Some opposition groups also had harsh words for the boycott.
Andrey Dmitriev, a deputy chairman of the “Tell the Truth” civic movement, readily admitted that the elections would be “undemocratic” and that parliament would be “100 per cent appointed”.
Candidates affiliated with the movement, however, remained on the ballot. Although the election may not be fair, Dmitriev told Al Jazeera, “that doesn’t mean we should say and show that there is no alternative. There is an alternative.” Ultimately, he said, the movement views this election as merely a step to the presidential elections scheduled for 2015 – when, he hopes, a single strong opposition candidate will emerge.

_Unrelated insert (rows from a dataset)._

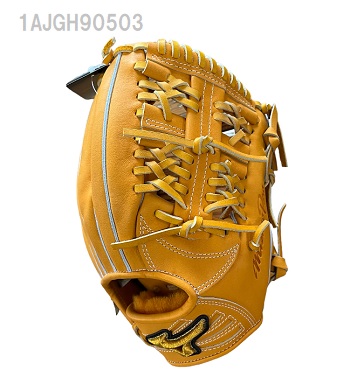 楽天市場】ミズノ MIZUNO 硬式用 ミズノプロ CRAFTED EDTION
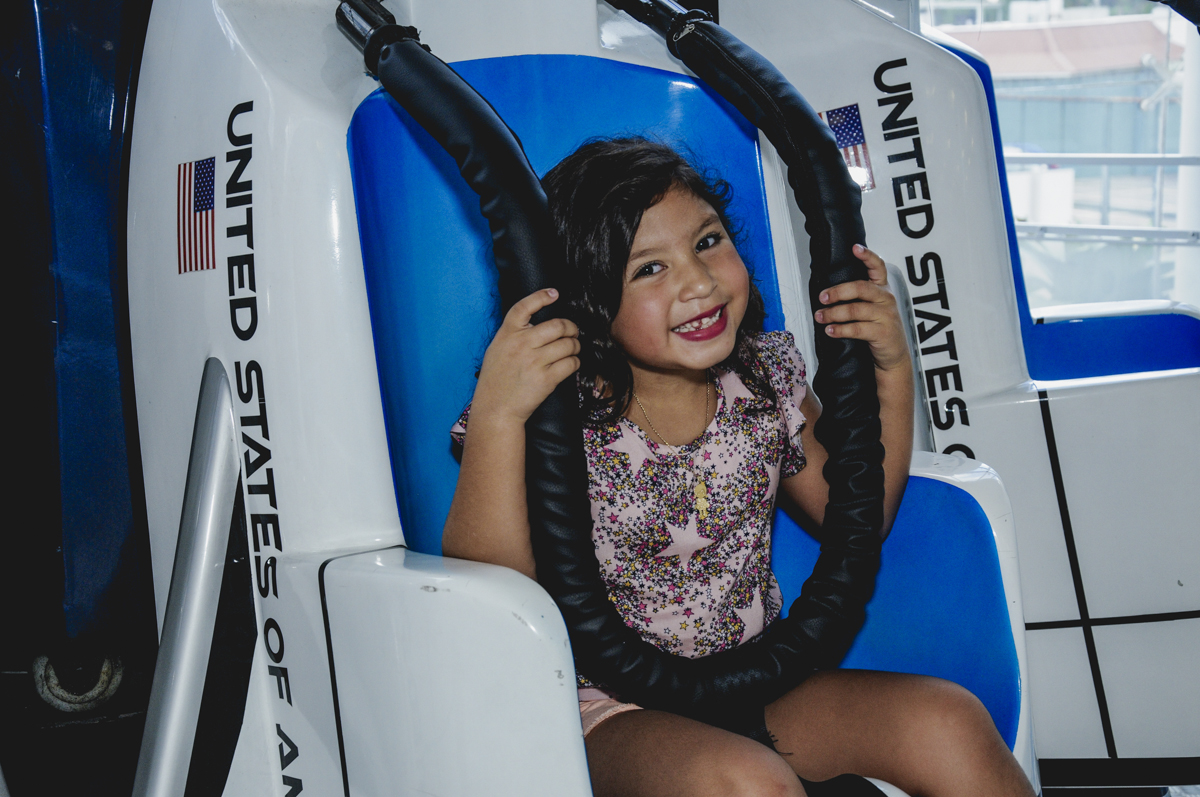 fotografia infantil, filmagem de festa infantil, foto e filmagem infantil, foto e vídeo de festa infantil, fotógrafo de festa infantil, fotógrafo de aniversário infantil, fotógrafo profissional infantil, fotógrafo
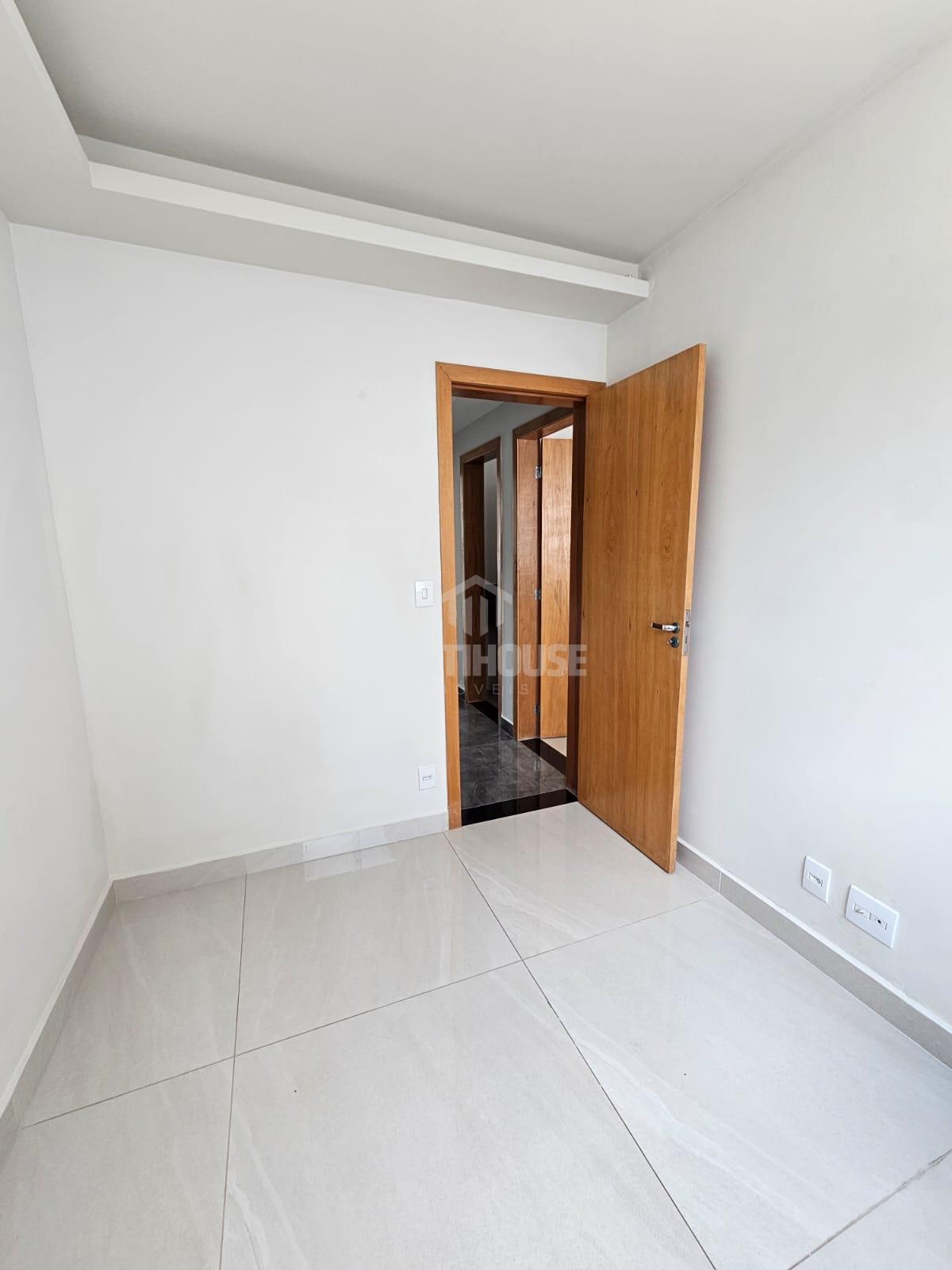 Casa, 3 quartos, 105 m² - Foto 14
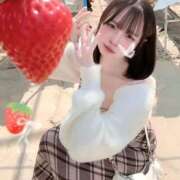 ヒメ日記 2026/03/28 22:33 投稿 スン secretgirl大阪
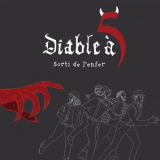 Diable a Cinq - Sorti de lenfer '2019
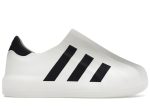 adidas adiFOM Superstar ‘Core White’ HQ8750 Skidge Store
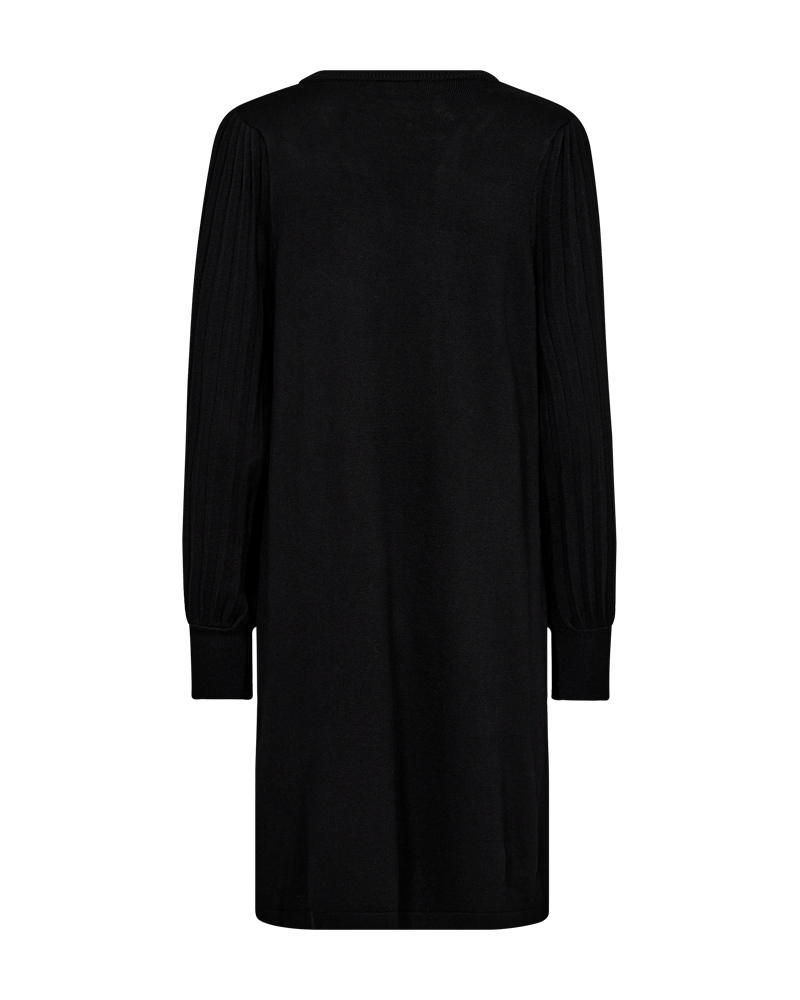 kleid fqjoel mz00399 mode-zauber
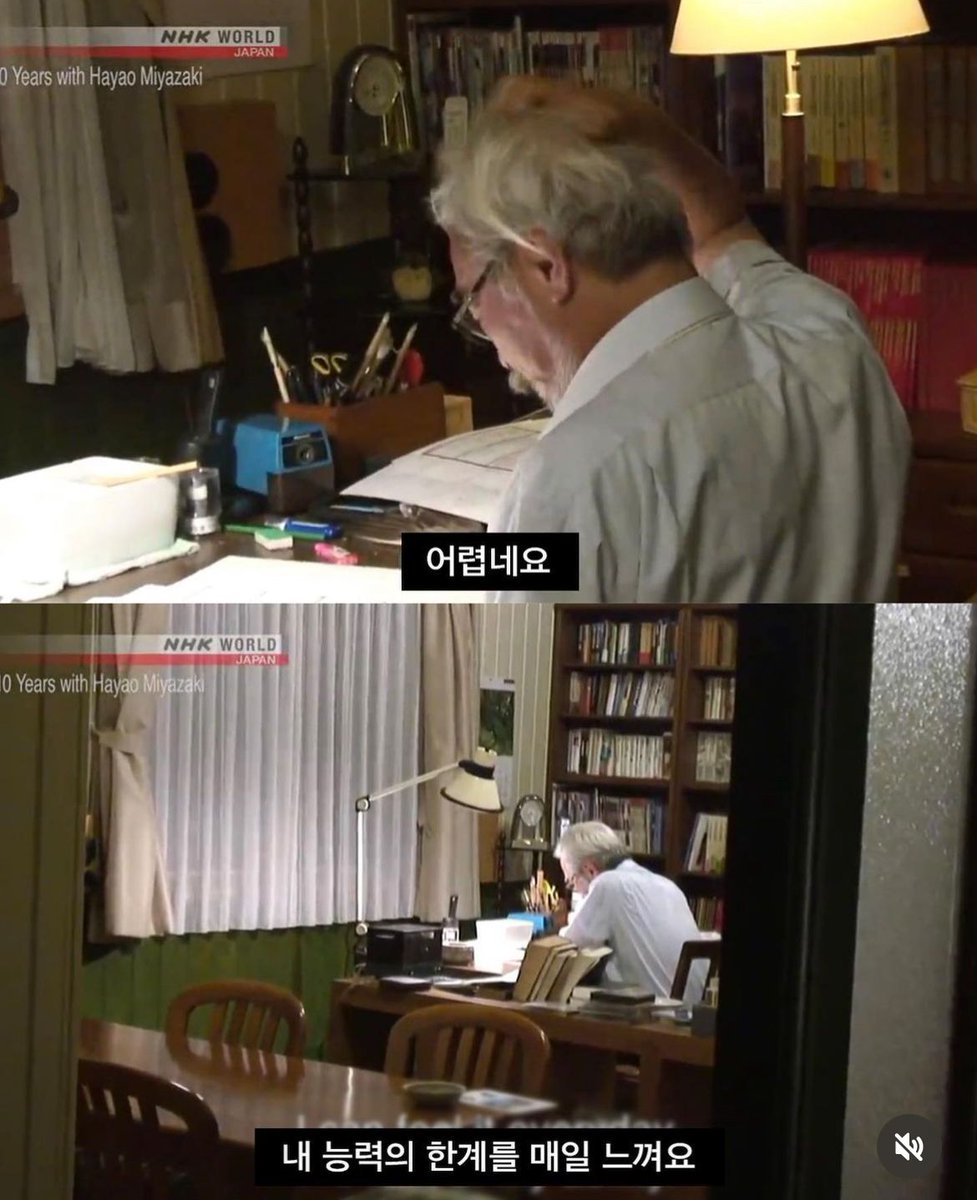 짤자판기 tweet media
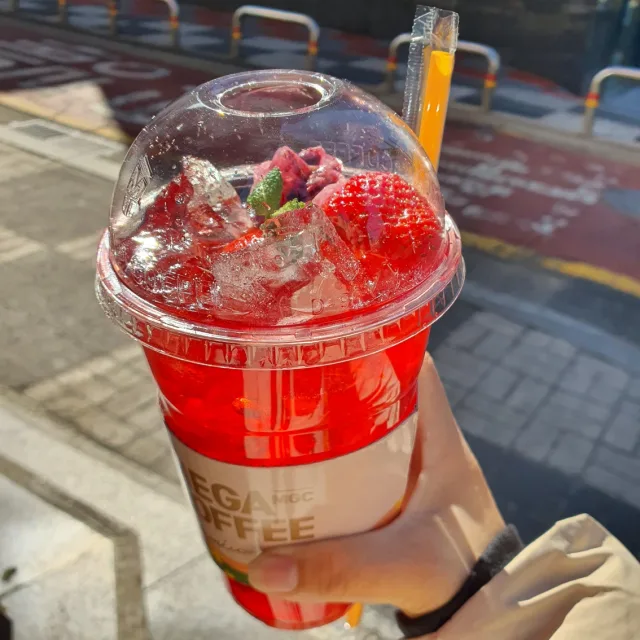 호롤랄라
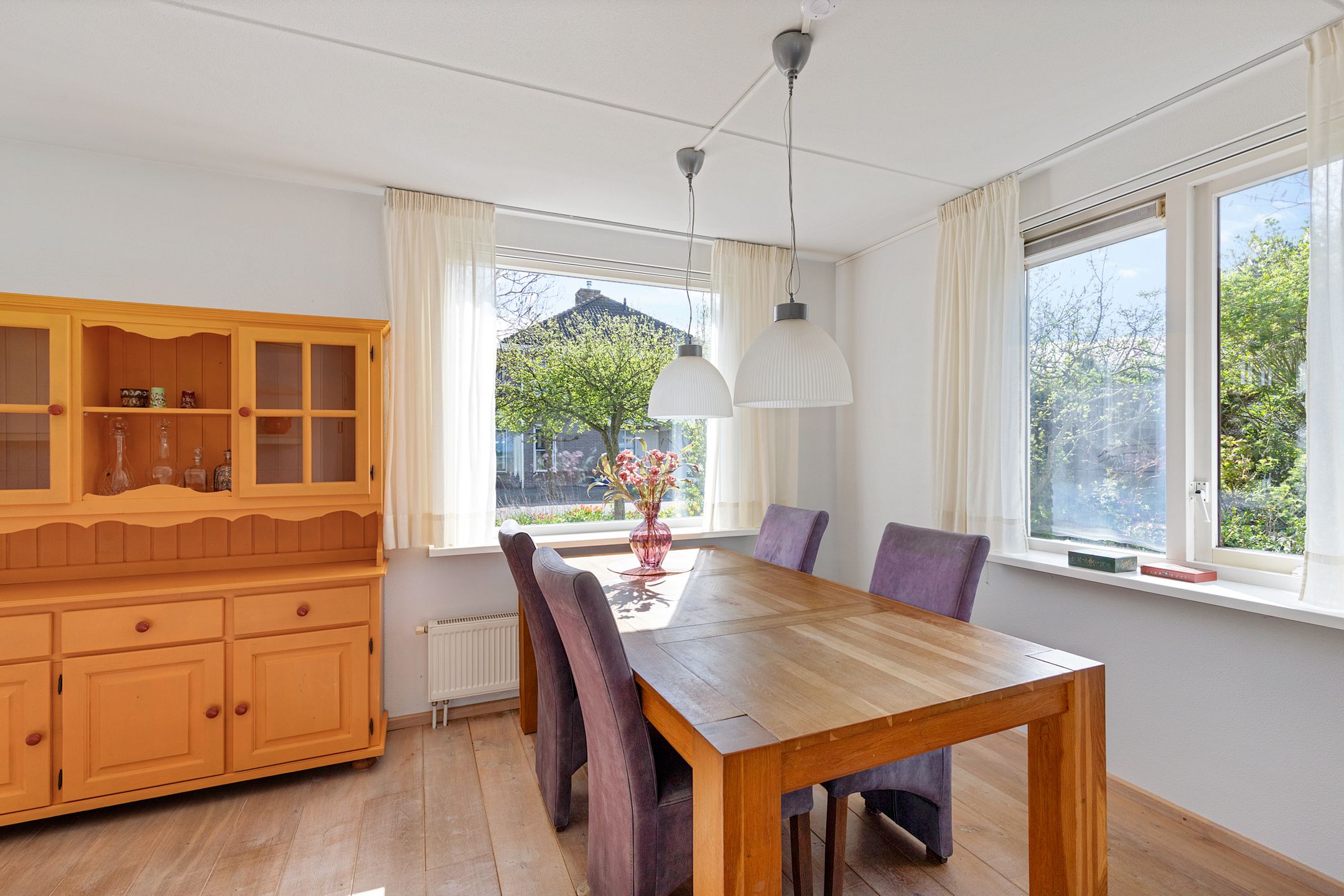 Foto 21 van De Watersnip 36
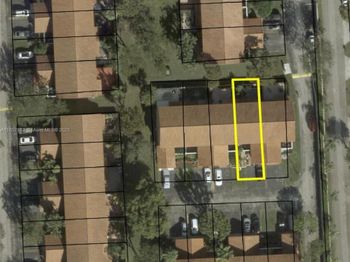 8906 SW 113th Place Cir E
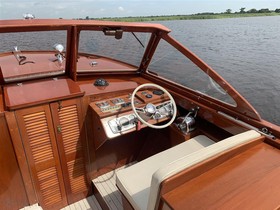 1964 Chris-Craft 25 for sale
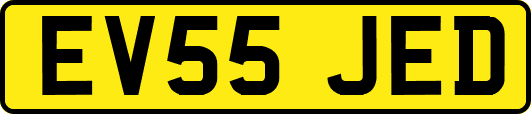 EV55JED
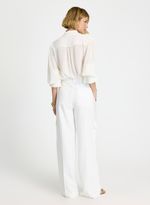 18042183_11_4-CALCA-MIRELLA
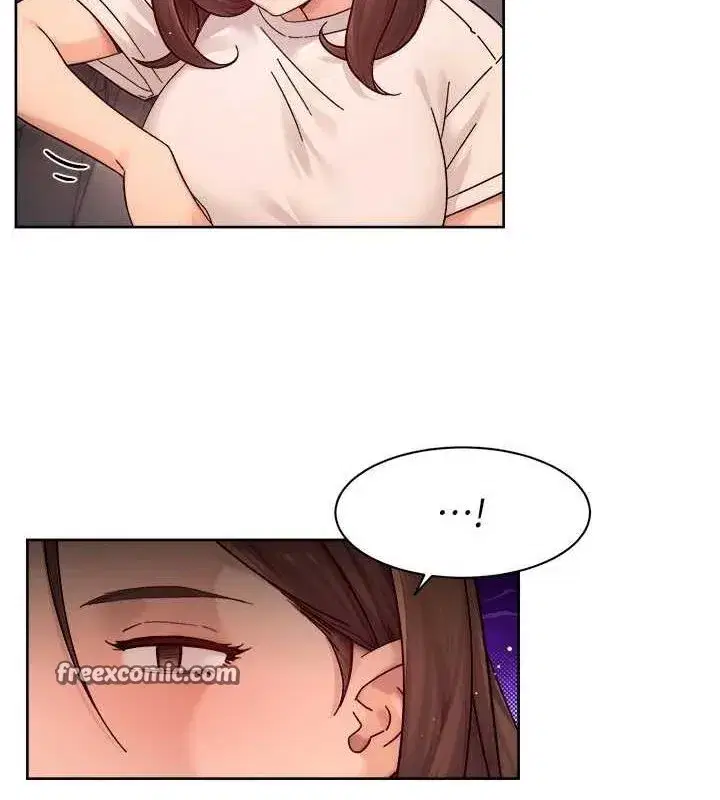 第27話-和阿姨上摩鐵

“The only solution is to go to the people, to take their grievances … put them together into political programme, and to show the people that we can solve your problems better than Lukashenko.”
-Siarhei Bohdan, fellow at the Belarusian Institute of Strategic Studies
BCD co-chairman Rymasheuski said he also hopes for unity in 2015, but charged groups participating in the election with violating earlier pledges to boycott, saying they “helped the regime in cheating Belarusian people … Those who called people to come to polling stations played on the regime’s side.”
Yauheni Preiherman, policy director at the Discussion and Analytical Society Liberal Club in Minsk, believes both electoral tactics – boycotting and participating – may be futile. Given the authoritarian nature of the government, he told Al Jazeera, “there are huge, huge disadvantages under each strategy”.
Despite its flaws, the opposition’s impotence is mainly the result of government suppression, argued Preiherman. “You have a very brutal authoritarian regime here which doesn’t allow any strong political alternative,” he noted. “And basically it controls everything.” In a sign of how tight these strictures are, the aforementioned BPF Party was originally called the “Belarusian Popular Front” – but a presidential decree in 2005 forbade the use of the words “Belarusian” and “Popular” in party names, according to the BPF website.
Preiherman suggests the parties develop more detailed political programmes, most of which he says are now only “vague ideological declarations”. But he does not expect much change unless Belarus sees a prolonged economic crisis, or a decrease in economic support from Russia.
Belarus’ economy sagged last year. Inflation ran at 108 per cent and the country accepted a $3bn bailout from the Eurasian Economic Community, led by Russia, provided that Belarus sell off $7.5bn in state assets. Since then, however, the country’s economic situation has stabilised.
Siarhei Bohdan, a journalist and fellow at the Belarusian Institute of Strategic Studies, is bearish on the opposition, portraying them as being “preoccupied” with “petty problems”. He noted that although Lukashenko’s popularity has fallen somewhat over the past few years, this did not lead to a commensurate boost for his opponents.
He suggests more opposition groups become involved in grassroots politics, to the extent possible. Bohdan pointed to the involvement of “Tell the Truth” activists in a campaign against a joint Chinese-Belarusian industrial park planned near the town of Smolevichi. “After ‘Tell the Truth’ tried to capitalise on these grievances,” he said, “the authorities also had to meet the people” and respond to the complaints.
Bohdan’s recommendation? “The only solution is to go to the people, to take their grievances … put them together into a political programme, and to show the people that we can solve your problems better than Lukashenko.”